DATA EXTRACT.

◆ ◆ ◆

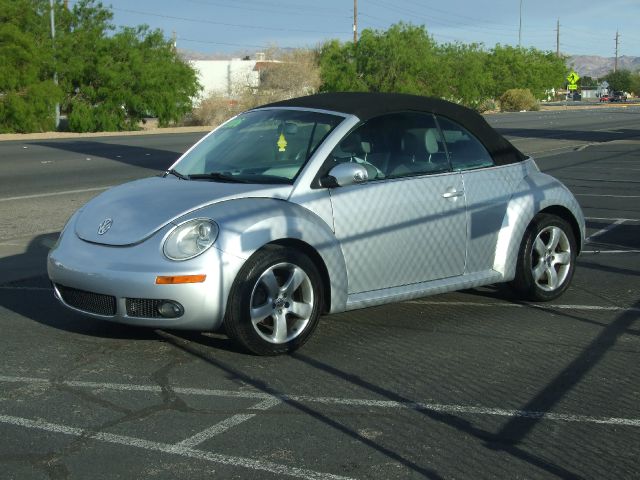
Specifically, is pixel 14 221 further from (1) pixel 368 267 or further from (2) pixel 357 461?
(2) pixel 357 461

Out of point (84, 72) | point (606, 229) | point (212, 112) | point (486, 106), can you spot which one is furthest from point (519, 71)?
point (606, 229)

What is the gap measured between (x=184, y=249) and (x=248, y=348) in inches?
28.7

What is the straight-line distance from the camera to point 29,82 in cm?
4800

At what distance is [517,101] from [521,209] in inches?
3685

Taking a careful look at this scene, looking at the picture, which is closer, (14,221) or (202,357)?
(202,357)

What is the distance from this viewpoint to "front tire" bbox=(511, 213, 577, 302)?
773 centimetres

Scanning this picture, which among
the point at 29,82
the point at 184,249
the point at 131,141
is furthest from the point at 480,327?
the point at 29,82

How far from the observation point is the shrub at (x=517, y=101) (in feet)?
320

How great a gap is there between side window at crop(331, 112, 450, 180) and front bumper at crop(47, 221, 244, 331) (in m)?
1.32

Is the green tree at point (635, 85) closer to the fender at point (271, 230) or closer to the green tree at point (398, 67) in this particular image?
A: the green tree at point (398, 67)

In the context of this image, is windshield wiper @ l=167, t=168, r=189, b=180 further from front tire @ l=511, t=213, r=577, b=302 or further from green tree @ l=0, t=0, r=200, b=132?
green tree @ l=0, t=0, r=200, b=132

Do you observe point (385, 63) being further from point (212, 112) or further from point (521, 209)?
point (521, 209)

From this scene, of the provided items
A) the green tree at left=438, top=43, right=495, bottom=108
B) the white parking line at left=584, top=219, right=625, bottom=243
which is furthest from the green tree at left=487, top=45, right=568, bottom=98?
the white parking line at left=584, top=219, right=625, bottom=243

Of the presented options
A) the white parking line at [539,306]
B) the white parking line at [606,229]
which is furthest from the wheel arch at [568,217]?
the white parking line at [606,229]
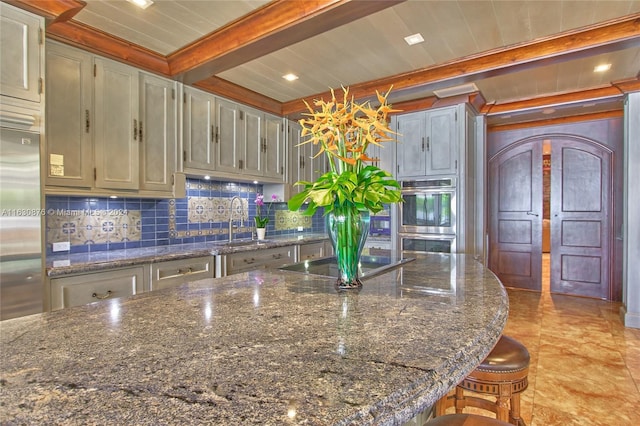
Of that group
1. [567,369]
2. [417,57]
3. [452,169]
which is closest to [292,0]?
[417,57]

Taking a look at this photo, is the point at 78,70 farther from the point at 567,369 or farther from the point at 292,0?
the point at 567,369

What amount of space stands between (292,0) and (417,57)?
4.26 ft

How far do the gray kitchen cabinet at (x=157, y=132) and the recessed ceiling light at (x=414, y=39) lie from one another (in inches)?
77.7

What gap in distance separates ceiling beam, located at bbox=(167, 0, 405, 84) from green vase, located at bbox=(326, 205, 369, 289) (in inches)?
51.1

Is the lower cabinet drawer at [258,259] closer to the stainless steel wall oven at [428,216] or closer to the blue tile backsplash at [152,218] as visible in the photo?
the blue tile backsplash at [152,218]

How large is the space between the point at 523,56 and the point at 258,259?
2.80 m

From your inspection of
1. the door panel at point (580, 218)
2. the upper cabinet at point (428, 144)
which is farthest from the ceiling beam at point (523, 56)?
the door panel at point (580, 218)

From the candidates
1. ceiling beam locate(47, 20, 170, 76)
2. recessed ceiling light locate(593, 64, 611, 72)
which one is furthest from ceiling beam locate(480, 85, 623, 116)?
ceiling beam locate(47, 20, 170, 76)

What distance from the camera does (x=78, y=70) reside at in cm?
247

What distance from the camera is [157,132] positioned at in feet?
9.74

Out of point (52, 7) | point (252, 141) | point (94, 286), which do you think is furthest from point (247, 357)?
point (252, 141)

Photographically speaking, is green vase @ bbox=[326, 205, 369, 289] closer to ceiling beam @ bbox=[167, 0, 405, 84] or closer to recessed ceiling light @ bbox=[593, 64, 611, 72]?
ceiling beam @ bbox=[167, 0, 405, 84]

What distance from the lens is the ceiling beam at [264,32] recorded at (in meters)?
2.04

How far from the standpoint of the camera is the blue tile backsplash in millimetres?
2674
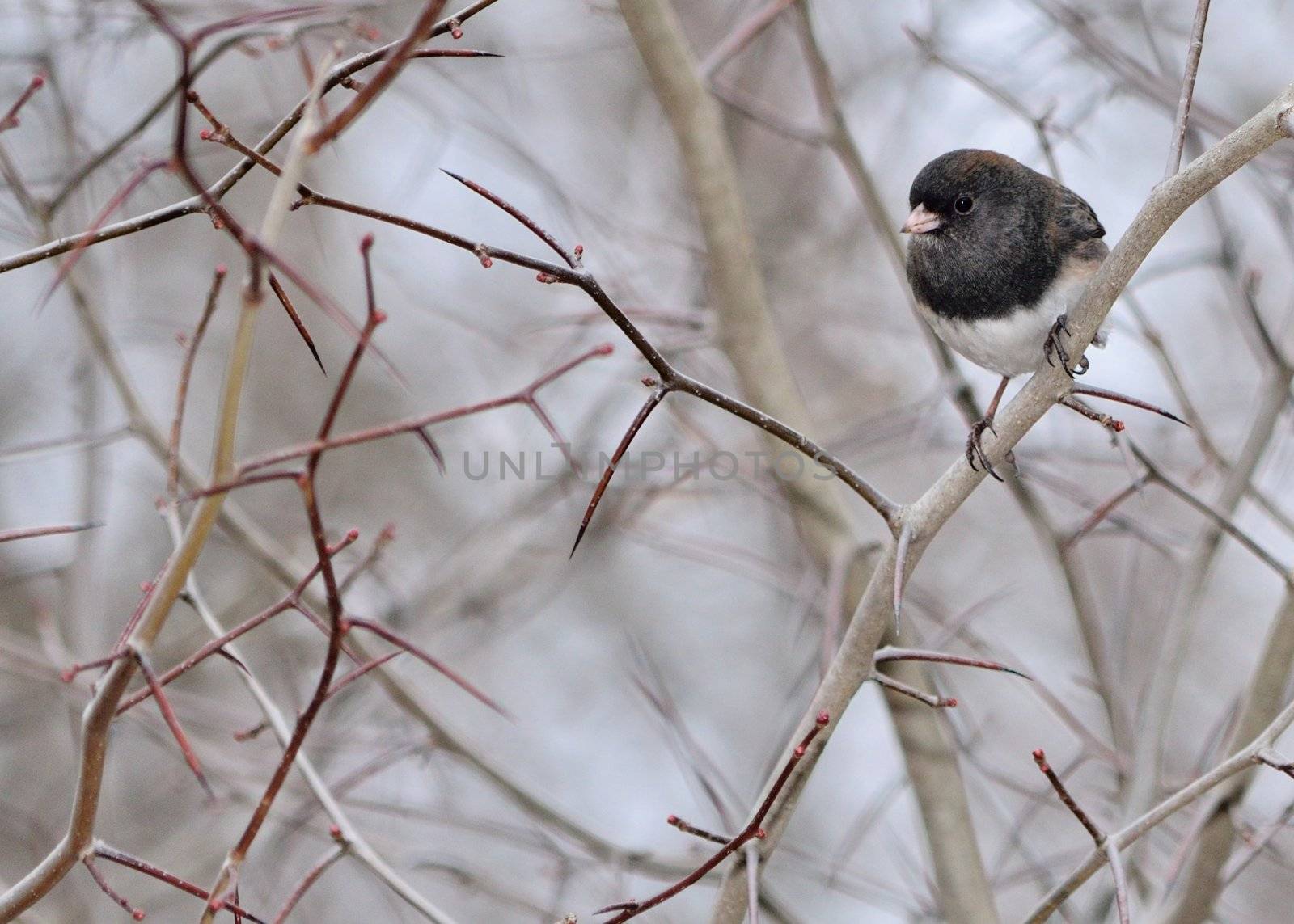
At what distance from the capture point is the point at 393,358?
4977 mm

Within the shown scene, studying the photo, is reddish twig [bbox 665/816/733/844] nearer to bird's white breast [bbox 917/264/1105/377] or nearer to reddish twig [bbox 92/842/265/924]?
reddish twig [bbox 92/842/265/924]

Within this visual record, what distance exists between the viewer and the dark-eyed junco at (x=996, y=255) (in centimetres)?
204

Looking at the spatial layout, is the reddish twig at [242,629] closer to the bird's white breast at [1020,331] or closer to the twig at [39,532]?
the twig at [39,532]

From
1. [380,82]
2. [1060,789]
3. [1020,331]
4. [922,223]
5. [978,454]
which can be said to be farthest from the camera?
[922,223]

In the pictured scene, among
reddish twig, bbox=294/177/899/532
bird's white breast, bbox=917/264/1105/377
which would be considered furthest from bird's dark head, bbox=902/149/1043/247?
reddish twig, bbox=294/177/899/532

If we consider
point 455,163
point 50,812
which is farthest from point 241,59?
point 50,812

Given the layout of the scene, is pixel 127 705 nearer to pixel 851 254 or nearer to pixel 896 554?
pixel 896 554

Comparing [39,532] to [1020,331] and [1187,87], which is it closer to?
[1187,87]

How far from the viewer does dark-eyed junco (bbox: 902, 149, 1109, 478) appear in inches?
80.4

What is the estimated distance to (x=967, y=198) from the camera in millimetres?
2215

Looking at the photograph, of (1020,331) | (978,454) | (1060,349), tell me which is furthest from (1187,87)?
(1020,331)

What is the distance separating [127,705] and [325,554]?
336 millimetres

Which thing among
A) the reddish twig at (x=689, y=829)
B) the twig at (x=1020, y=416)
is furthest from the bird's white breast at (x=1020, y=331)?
the reddish twig at (x=689, y=829)

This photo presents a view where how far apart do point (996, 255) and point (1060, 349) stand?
591mm
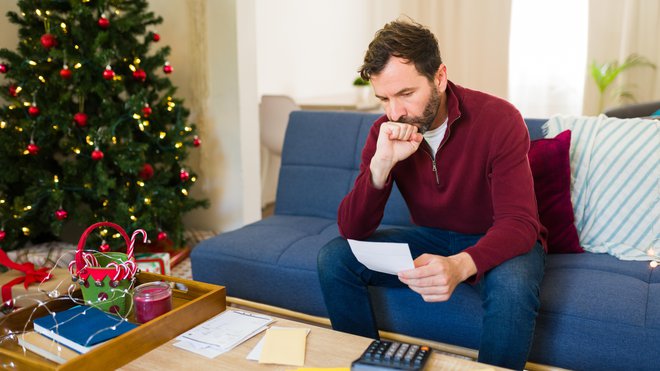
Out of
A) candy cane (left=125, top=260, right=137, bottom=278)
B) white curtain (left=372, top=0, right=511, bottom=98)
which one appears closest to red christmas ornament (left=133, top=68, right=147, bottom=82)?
candy cane (left=125, top=260, right=137, bottom=278)

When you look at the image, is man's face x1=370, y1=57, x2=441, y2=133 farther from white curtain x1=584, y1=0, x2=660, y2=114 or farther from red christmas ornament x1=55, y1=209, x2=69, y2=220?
white curtain x1=584, y1=0, x2=660, y2=114

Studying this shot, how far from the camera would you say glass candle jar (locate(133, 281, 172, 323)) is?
50.1 inches

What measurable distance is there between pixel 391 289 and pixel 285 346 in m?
0.55

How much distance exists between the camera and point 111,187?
243 cm

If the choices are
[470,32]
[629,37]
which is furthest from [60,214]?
[629,37]

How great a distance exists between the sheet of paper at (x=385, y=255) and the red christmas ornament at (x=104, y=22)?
5.64ft

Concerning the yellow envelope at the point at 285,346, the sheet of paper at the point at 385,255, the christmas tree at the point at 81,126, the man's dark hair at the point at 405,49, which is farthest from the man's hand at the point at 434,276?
the christmas tree at the point at 81,126

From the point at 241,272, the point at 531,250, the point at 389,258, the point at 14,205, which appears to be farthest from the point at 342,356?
the point at 14,205

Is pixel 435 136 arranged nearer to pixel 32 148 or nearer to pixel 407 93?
pixel 407 93

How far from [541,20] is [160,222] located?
11.6ft

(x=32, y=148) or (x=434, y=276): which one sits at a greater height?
(x=32, y=148)

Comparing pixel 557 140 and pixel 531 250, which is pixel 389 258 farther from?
pixel 557 140

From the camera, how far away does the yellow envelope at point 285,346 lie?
1.11 metres

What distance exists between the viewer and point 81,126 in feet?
8.18
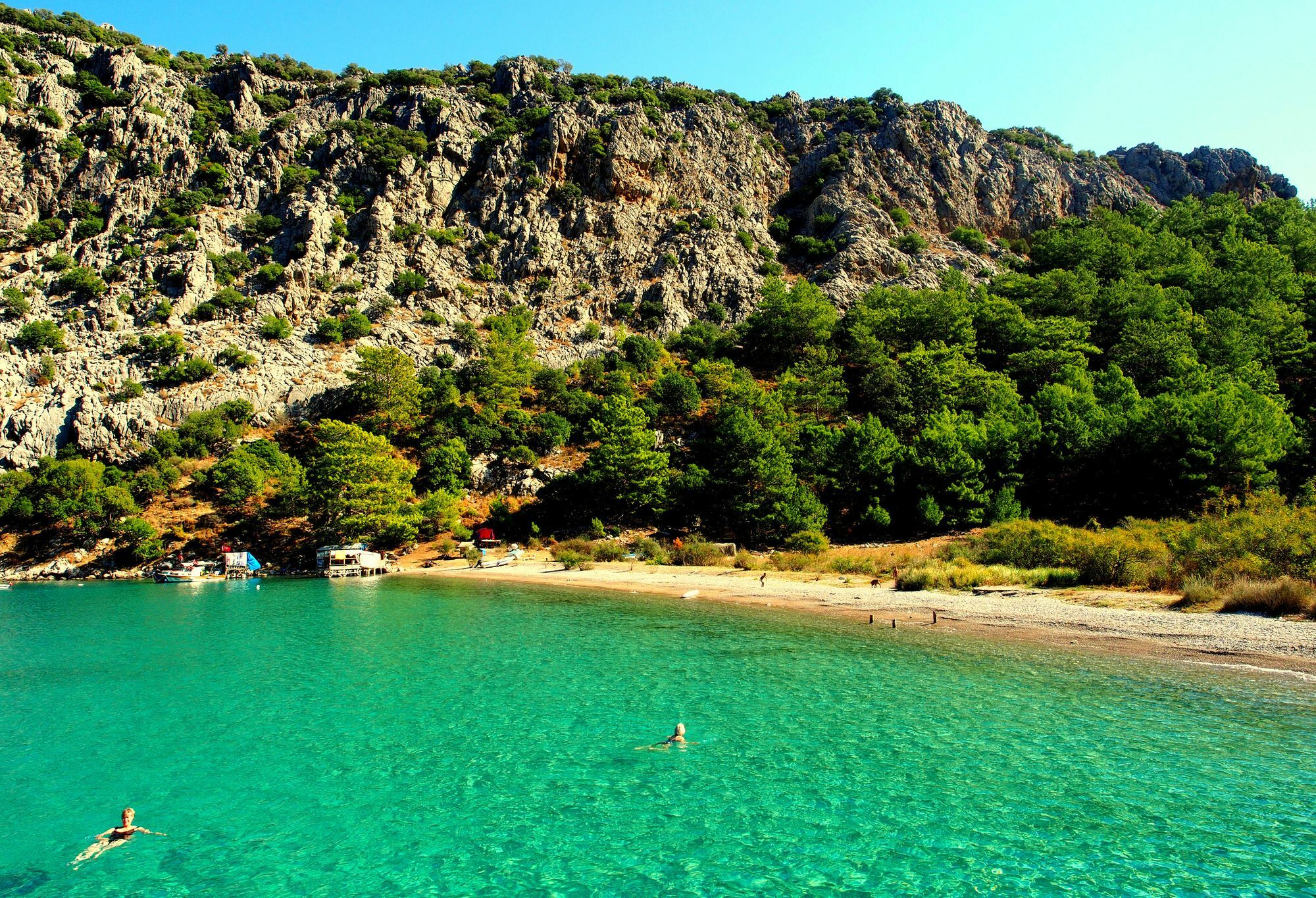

◆ ◆ ◆

REQUIREMENTS.
Pull out every line of the records that contains the word "candy", matching case exactly.

OUTPUT FOR THIS EXERCISE.
A) candy cane (left=125, top=260, right=137, bottom=278)
candy cane (left=125, top=260, right=137, bottom=278)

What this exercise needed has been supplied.